TAREFAS ->
1. No trecho sobre a reforma da Previdência, qual é o limite das pensões que, segundo o texto, não será possível manter?
2. Prossiga com o trecho sobre a reforma da Previdência, começando logo após a última frase apresentada.

TRECHO DA PÁGINA ->
O encontro do governo federal com os governadores, hoje, tem forte componente
político e será entendido pelo Congresso como um sinal da
disposição do Palácio do Planalto em fazer frente
às pressões por uma reforma mais branda. Preocupado em desfazer
a imagem de perda no caso da Previdência, o ministro Antônio
Palocci voltou a defender, ontem, o acordo anunciado na semana passada:
- No caso da reforma da Previdência, o que é fundamental,
está preservado. Para os atuais servidores temos de buscar saídas
que possam contemplar aquilo que o servidor tem buscado.
O ministro da Fazenda também reagiu contra a ameaça de
greve pelo Poder Judiciário - na sua opinião, inconstitucional
- e reafirmou que as negociações em torno da emenda chegaram
ao limite. Antônio Palocci também evitou antecipar qualquer
avaliação sobre o impacto das negociações
no resultado esperado com as mudanças.
- Tem gente falando que, daqui a 20 anos, teremos dificuldades. Eu sempre
digo que devemos evitar sofrer por antecipação. Cada dia
com sua agonia.
Governo já admite
fim do subteto dos juízes
Mas objetivo do Planalto é evitar excesso de mudanças
na reforma da Previdência
Doca de Oliveira e Ana Maria Tahan
BRASÍLIA - Um jogo jogado. Assim se define, no linguajar simplório
do presidente Luiz Inácio Lula da Silva, o futuro da reforma da
Previdência. Estrategistas do Palácio do Planalto e líderes
governistas no Congresso dão como perdida a batalha no plenário
da Câmara. Uma semana antes da votação da emenda pela
comissão especial, admitem que não será possível
manter o subteto do Judiciário em 75% do salário de um ministro
do Supremo Tribunal Federal nem o limite de R$ 1.058 para as pensões.
Assim, a votação em primeiro turno da emenda, prevista para
meados de agosto, está definida.

DADOS FORNECIDOS ->
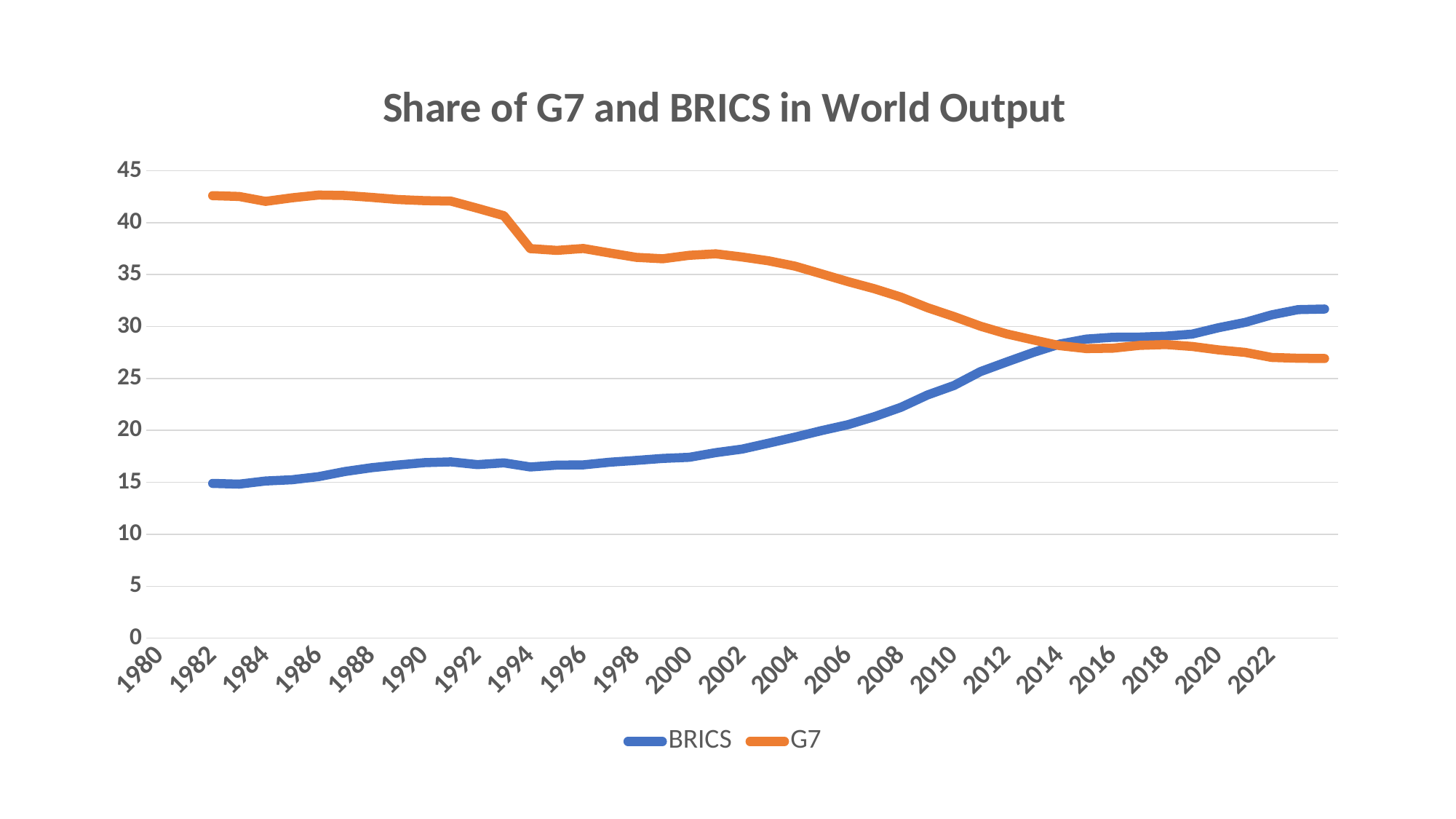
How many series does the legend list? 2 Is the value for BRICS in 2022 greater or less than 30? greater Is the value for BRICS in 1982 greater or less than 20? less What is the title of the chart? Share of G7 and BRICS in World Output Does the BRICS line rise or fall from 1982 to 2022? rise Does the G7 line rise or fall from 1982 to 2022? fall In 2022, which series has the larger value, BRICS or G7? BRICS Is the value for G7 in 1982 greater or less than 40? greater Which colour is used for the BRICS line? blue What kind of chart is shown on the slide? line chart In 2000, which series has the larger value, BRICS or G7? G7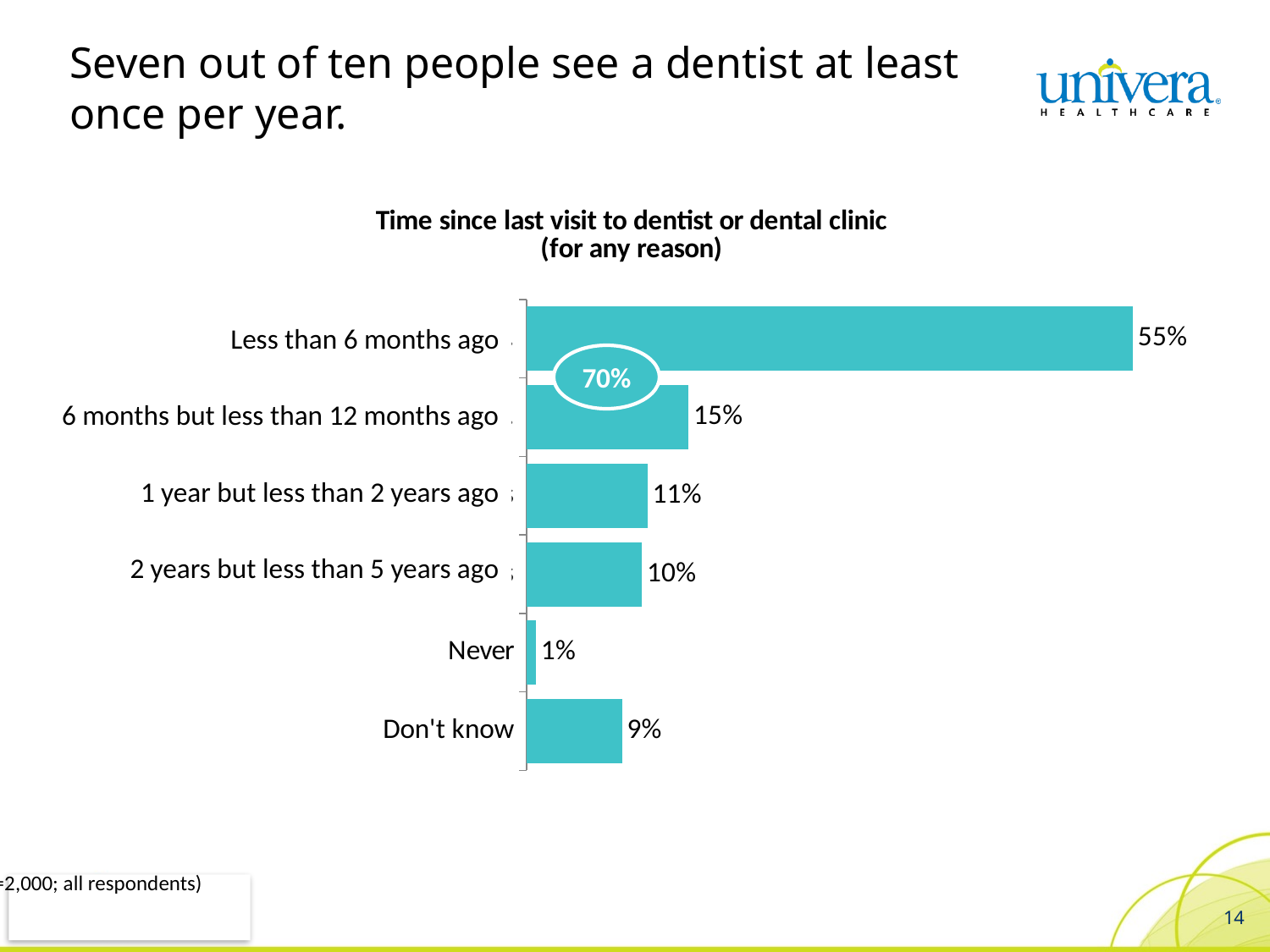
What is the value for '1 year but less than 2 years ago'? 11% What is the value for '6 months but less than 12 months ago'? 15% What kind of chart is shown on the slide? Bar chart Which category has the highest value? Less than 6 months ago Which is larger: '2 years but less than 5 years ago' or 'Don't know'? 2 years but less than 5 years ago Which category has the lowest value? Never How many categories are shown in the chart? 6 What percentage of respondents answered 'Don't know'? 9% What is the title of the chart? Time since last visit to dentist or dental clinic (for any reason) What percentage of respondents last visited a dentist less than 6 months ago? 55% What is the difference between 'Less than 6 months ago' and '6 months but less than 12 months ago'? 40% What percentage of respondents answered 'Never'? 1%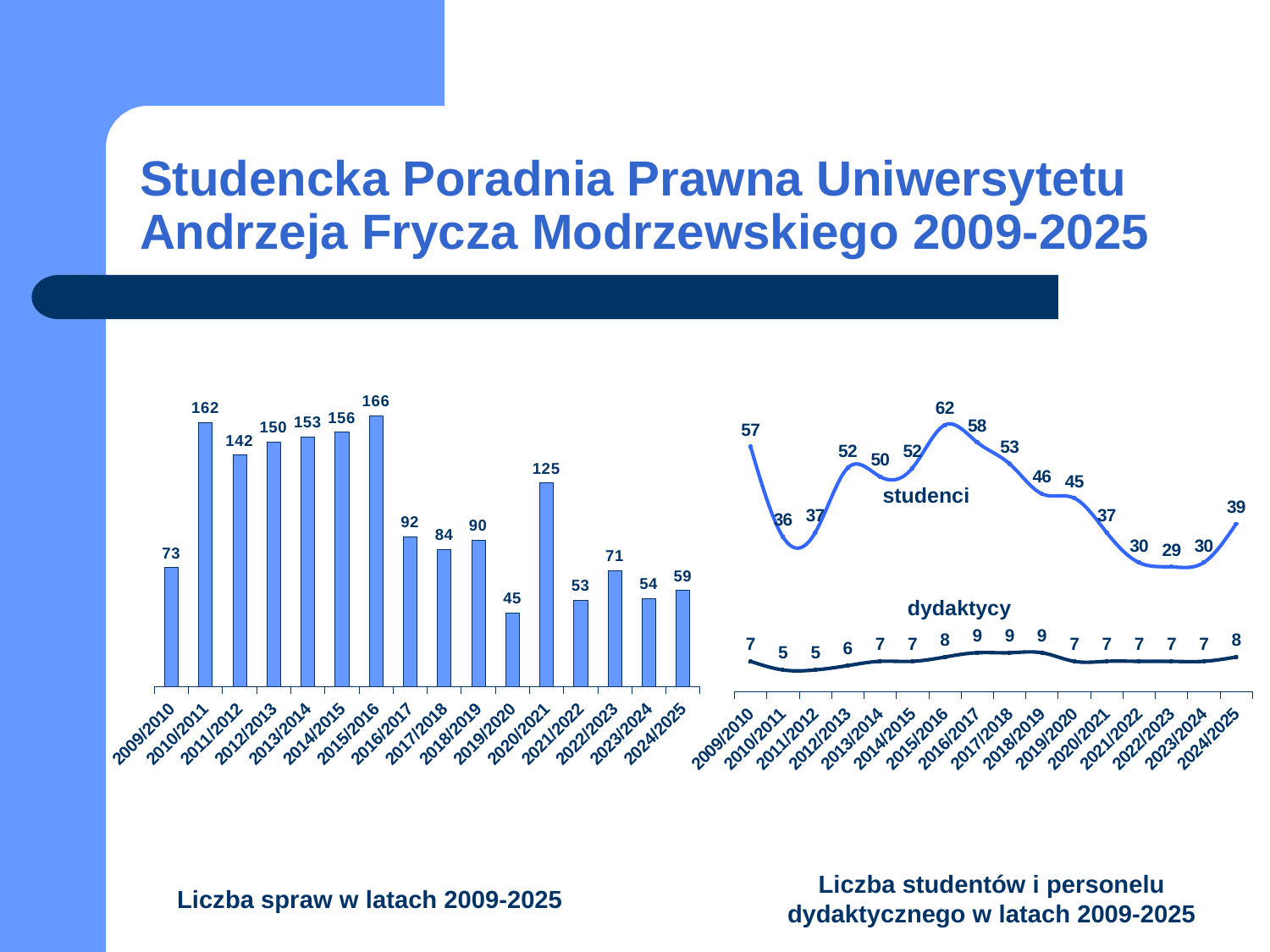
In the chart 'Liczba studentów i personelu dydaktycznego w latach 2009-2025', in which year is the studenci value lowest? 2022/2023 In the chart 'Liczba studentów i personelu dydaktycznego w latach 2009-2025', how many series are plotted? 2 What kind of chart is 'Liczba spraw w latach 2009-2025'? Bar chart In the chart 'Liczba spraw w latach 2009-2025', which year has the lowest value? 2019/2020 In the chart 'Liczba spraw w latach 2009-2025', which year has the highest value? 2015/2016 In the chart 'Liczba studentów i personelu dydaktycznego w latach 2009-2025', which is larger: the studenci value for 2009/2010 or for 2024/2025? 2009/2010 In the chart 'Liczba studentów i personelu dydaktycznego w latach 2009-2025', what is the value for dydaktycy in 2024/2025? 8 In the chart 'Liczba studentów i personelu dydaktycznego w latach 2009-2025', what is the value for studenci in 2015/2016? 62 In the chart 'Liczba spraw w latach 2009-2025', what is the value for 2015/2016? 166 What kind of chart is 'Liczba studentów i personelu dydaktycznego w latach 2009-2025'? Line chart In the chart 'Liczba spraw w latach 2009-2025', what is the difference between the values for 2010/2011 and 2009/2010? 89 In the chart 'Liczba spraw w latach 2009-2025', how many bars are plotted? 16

RESPOSTAS DO EXERCÍCIO ->
1. R$ 1.058.

2.
Caso as alterações excedam esses dois pontos, vai recorrer
ao mesmo método que condenou nos oito anos da gestão Fernando
Henrique Cardoso: lembrar aos rebeldes que a liberação de
verbas para suas emendas ao Orçamento e a nomeação
de apadrinhados para cargos federais dependerá do ''comportamento''
deles no registro do painel eletrônico de votação.
Ou seja, sem o voto não há verba nem cargos.
Até lá, governo e líderes governistas seguirão
à risca o script. Preocupado em preservar a credibilidade do mercado
financeiro, dos empresários e do cidadão, o Planalto manterá
o discurso contra as alterações no texto do relatório
e repicará que o limite de negociações se esgotou.
Quer garantir que, pelo menos na comissão especial, o texto seja
aprovado como está, sem destaques. Conferiram a lista de parlamentares
da comissão e chegaram à conclusão de que terão
votos suficientes para fazer valer sua posição.
O debate em torno do relatório foi aberto ontem. Aliados do Planalto
chegaram a defender a votação esta semana. Diante da reação
de várias bancadas de apoio, recuaram, e a decisão ficou
para quarta-feira da semana que vem.
Ministros responsáveis pela articulação da reforma
e líderes no Congresso prevêem mudanças no texto na
votação em plenário depois de analisar a composição
das bancadas. Avaliam que os partidos de oposição serão
o fiel de uma balança desequilibrada pela base governista. Acreditam
que o PFL conseguirá atrair o PSDB para elevar o teto das pensões
para R$ 1.300 e subir para 90,25% o limite de salário dos desembargadores
em comparação com o de um ministro do STF.
Sustenta esse raciocínio o comportamento dos partidos da coalizão
governista durante a discussão da reforma. Metade das mais de 400
emendas apresentadas à proposta original veio das legendas aliadas.
O governo acredita que a situação se repetirá em
plenário.
- Há uma baixa taxa de governismo entre os partidos que apóiam
o Planalto - diz uma fonte ligada às negociações.
Enquanto o Judiciário promete deflagrar greve no mês que
vem, os partidos aliados ao governo se preparam para ampliar a pressão
por mais concessões na discussão da reforma da Previdência.
Esta semana será marcada por reuniões e deliberações.
Hoje, o chefe da Casa Civil, José Dirceu (PT), recebe os líderes
dos partidos governistas para articular a votação. Ouvirá
reclamações.
- Não podemos resolver agora, tem de haver debate - avisa o líder
da bancada do PPS na Câmara, Roberto Freire (PE).
- Não fechamos acordo com este relatório - diz a deputada
Jandira Feghali (PCdoB-RJ).
- O PL apóia a reforma e vamos firme com o governo, mas não
deixaremos de defender a magistratura - adianta Valdemar Costa Neto, líder
do partido na Câmara.
A maioria das legendas governistas reunirá as executivas, instância
de decisão partidária, para reforçar a posição
em torno da reforma. O comportamento do governo federal e do PT será
um balizador.
- É preciso ver se o governo está firme na disposição
de enfrentar as pressões - comenta um político governista.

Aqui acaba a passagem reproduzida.